The CFI examined the evidence put forward by the other party in the proceedings before OHIM. The CFI held that the Board had not, contrary to the applicant's arguments, taken into account invoices made out after the reference period. Whilst it was true that the 10 invoices it looked at did not contain the earlier mark, this did not prove they were irrelevant for the purposes of proving genuine use because packaging supplied with them proved the goods were sold under the mark.

As for the categories of goods, the CFI held that soaps may also be classified as cosmetics when they are deemed to have cosmetic properties such as beautifying the skin or being perfumed.

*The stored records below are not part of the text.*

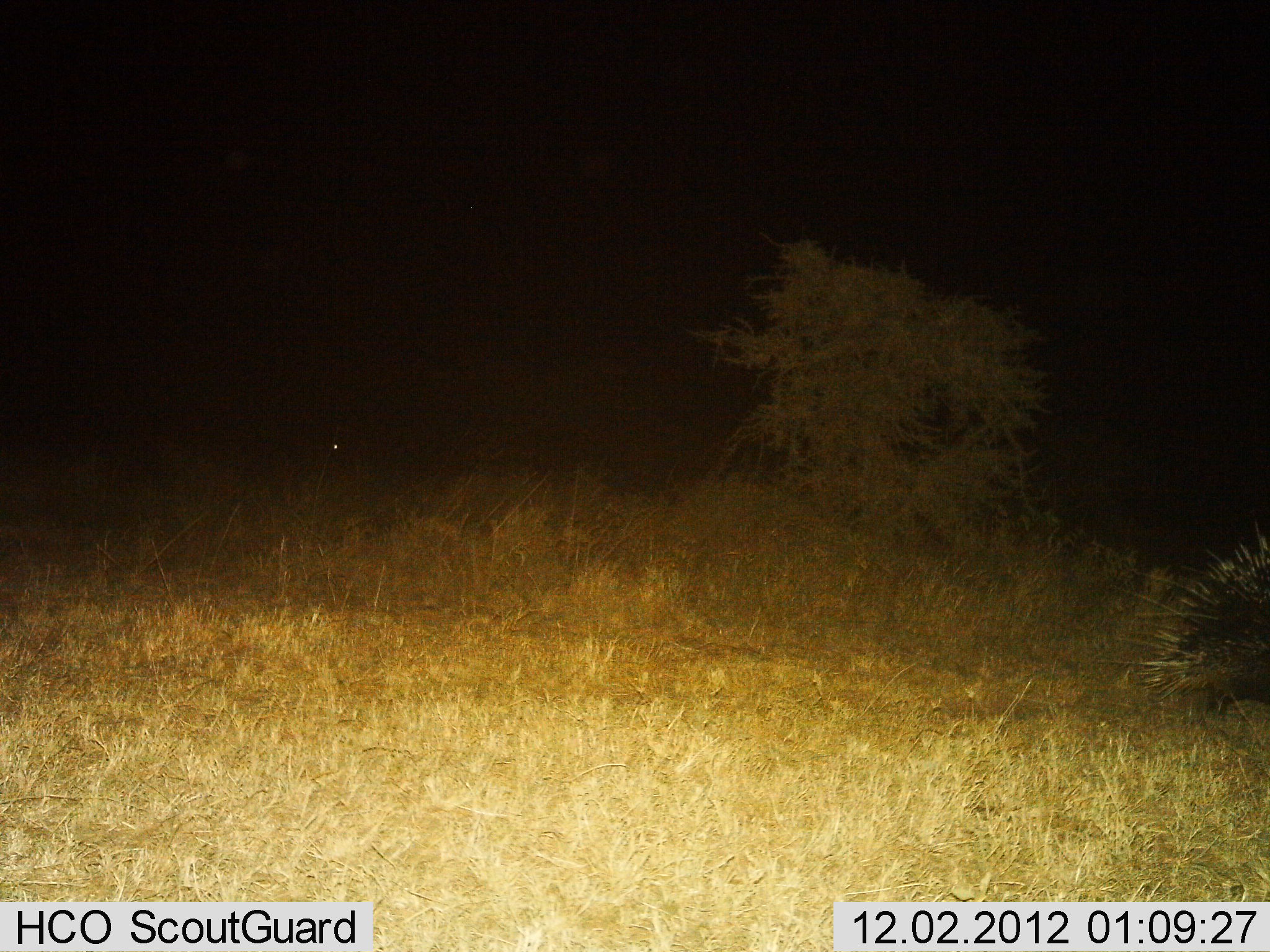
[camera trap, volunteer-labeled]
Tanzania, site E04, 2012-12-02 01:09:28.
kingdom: Animalia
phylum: Chordata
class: Mammalia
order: Rodentia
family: Hystricidae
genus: Hystrix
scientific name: Hystrix cristata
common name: crested porcupine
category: porcupine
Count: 1.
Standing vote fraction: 44%.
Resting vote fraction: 0%.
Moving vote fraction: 56%.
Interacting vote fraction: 0%.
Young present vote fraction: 0%.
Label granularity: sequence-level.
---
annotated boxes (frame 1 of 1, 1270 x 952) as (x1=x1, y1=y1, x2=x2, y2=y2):
animal: (x1=1093, y1=519, x2=1270, y2=723)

Bath additives may be soaps or cosmetics and the phials of, inter alia, liquid to help with weight loss could fall within Class 3 rather than Class 5 (i.e. nutritional additives for medicinal purposes).

The CFI concluded that the use was objectively such as to create or preserve an outlet for the products concerned and entailed a volume and frequency of use which was not so low as to be merely token, minimal or notional and dismissed the appeal.

Infringement Of Article 8(1)(b) Of The Regulation

The applicant appealed the finding of the Board that there was a likelihood of confusion between LABORATOIRE DE LA MER and LA MER arguing that they are visually, phonetically and conceptually sufficiently different to exclude any confusion. The CFI upheld the Board's decision that the goods are very similar. The CFI further upheld the Board's decision that the signs are similar. It held that the mark applied for is much shorter but there is some degree of visual similarity; the two signs are pronounced differently but there is some phonetic similarity because the two last syllables are identical. It weighed up the low distinctiveness of the word 'laboratoire' against the words 'la mer' which make it possible to distinguish the goods of one undertaking from those of another and concluded there is a strong conceptual similarity between the two signs stating: "the dissimilarity of the two conflicting signs regarding the first two words of the earlier mark is not sufficient to neutralise, in particular from a conceptual point of view, the similarity found between the most relevant part, in terms of meaning of the earlier mark and the sole verbal element of the mark applied for."

Finally, the CFI held that the degree of similarity between the goods and the marks in question was sufficiently high for there to be a likelihood of confusion between the marks. The appeal on this issue was therefore also dismissed.

Commercial Implications

This case reiterates the ECJ case law in Ansul on what amounts to genuine use of an earlier mark and gives a useful further set of facts from which to draw analogies when advising clients in similar situations. What remains clear is that it does not take much use to support a claim of genuine use, it just cannot be merely token, minimal or notional.


1. Case T-418/03 dated 27 September 2007.

The content of this article is intended to provide a general guide to the subject matter. Specialist advice should be sought about your specific circumstances.